Figure 4 Assessment of cytokine concentration ratios in all Hb genotypes with (+) and without (-) malaria. A one-way ANOVA and Tukey’s multiple comparison test was used to assess between all the genotypes with (+) and without (-) malaria. (A) CCL2:RANTES HbSS+ (µ = 0.13) vs HbAC+ (μ = 0.54, P = 0.049) and HbAC+ (μ = 0.54) vs HbCC- (μ = 0.09, P = 0.02). (B) CCL2:TNF-α HbAA+ (μ = 1.24) vs HbSS+ (µ = 0.26, P = 0.003), HbAA+ (µ = 1.24) vs HbSC- (μ = 0.46, P = 0.02), HbAA+ (μ = 1.24) vs HbSC+ (μ = 0.51, P = 0.04), HbAA+ (μ = 1.24) vs HbCC- (μ = 0.31, P = 0.006), HbSS+ (μ = 0.26) vs HbAC+ (μ = 1.17, P = 0.01), R2 HbAC+ (μ = 1.17) vs HbCC- (μ = 0.31, P = 0.02). (C) CCL2:Eotaxin HbAC+ (μ = 2.16) vs HbCC- (μ = 0.17, P = 0.0498). (D) CCL2:IL-9 (= 0.35, P = 0.04) but there were no significant differences using the Tukey’s multiple comparison test. (E) IL-6:TNF-α HbAA- (μ = -0.4) vs HbAC+ (μ = 0.33, P = 0.03), HbAC- (μ = -0.38) vs HbAC+ (μ = 0.33, P = 0.049), and HbAC+ (μ = 0.33) vs HbCC- (μ = -0.49, P = 0.02). *: 0.049-0.01, **: 0.009-0.001.

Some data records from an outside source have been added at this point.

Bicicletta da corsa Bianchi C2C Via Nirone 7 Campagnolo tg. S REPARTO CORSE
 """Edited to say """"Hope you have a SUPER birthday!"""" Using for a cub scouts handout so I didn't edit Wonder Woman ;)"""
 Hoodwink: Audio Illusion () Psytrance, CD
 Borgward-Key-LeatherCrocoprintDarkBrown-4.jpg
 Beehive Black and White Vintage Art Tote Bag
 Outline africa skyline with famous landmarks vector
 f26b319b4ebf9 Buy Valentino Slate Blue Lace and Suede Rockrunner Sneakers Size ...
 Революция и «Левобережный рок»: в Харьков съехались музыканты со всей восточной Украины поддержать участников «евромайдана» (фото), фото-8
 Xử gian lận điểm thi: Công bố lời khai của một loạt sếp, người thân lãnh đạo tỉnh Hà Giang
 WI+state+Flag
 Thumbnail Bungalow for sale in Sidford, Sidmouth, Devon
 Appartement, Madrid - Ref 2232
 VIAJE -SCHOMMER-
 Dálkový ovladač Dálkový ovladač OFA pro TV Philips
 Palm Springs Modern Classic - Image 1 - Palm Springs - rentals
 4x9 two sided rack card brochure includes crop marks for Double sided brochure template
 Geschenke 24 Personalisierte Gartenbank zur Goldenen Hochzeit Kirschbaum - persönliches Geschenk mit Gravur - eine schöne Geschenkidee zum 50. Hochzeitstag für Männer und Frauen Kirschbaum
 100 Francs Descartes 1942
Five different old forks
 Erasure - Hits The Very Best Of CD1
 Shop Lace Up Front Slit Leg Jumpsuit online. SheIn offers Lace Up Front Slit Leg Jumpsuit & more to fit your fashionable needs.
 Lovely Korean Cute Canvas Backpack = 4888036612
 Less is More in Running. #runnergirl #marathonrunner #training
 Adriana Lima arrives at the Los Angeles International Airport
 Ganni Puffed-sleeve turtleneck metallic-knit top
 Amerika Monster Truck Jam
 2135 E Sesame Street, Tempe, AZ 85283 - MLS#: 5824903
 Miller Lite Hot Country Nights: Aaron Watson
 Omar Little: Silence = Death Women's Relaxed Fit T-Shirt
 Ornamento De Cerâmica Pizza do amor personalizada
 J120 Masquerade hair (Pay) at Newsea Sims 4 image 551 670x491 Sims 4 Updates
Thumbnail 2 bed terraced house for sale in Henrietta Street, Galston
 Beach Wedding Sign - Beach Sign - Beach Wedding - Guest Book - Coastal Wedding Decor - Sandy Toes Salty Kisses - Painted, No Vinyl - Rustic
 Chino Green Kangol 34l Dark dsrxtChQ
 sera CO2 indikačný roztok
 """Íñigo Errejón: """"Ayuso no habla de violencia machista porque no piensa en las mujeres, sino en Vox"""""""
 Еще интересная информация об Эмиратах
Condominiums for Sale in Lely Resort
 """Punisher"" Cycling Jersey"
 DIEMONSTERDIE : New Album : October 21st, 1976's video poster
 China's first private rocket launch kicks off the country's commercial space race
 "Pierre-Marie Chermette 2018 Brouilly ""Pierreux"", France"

Figure 5 ROC analysis for CCL2:TNF-α and IL-6:TNF-α. (A) CCL2:TNF-α independently discriminate between HbAA- vs HbAA+ with an AUC = 0.93 and P = 0.02. (B) IL-6:TNF-α independently discriminate between HbAC- vs HbAC+ with an AUC = 0.86 and P = 0.04.
Principal Component Analysis of 6 Cytokines in Relation to WBC, RBC, Hb, and PLT for All Groups With and Without Malaria
PCA analysis revealed that HbSS- and HbSS+ groups distinctively cluster away from other hemoglobin genotypes (Figure 6). The scoring plot shows HbSS-/+ can be differentiated from other genotypes based on the first principal component (PC1), while other Hb groups cluster in the sample regions. Figure 6A contains all genotypes with and without malaria. Figure 6A has an eigenvalue (variance in the data on that axis), and percent variance for PC1 (4.9, 49%) and PC2 (4.1, 40.6%), respectively. HbSS-/+ cluster together and slightly away from other genotypes with and without malaria. When only uninfected groups were analyzed, eigenvalue and percent variance for PC1 (5.82, 58.2%) and PC2 (2.5, 25.3%), and the HbSS- clusters are close together and distant from other groups. Finally, HbSS+ clustered away from other groups (Figure 6C) among malaria positive genotypes showing an eigenvalue and percent variance for PC1 (5.94, 59.5%) and PC2 (3.8, 38.2%).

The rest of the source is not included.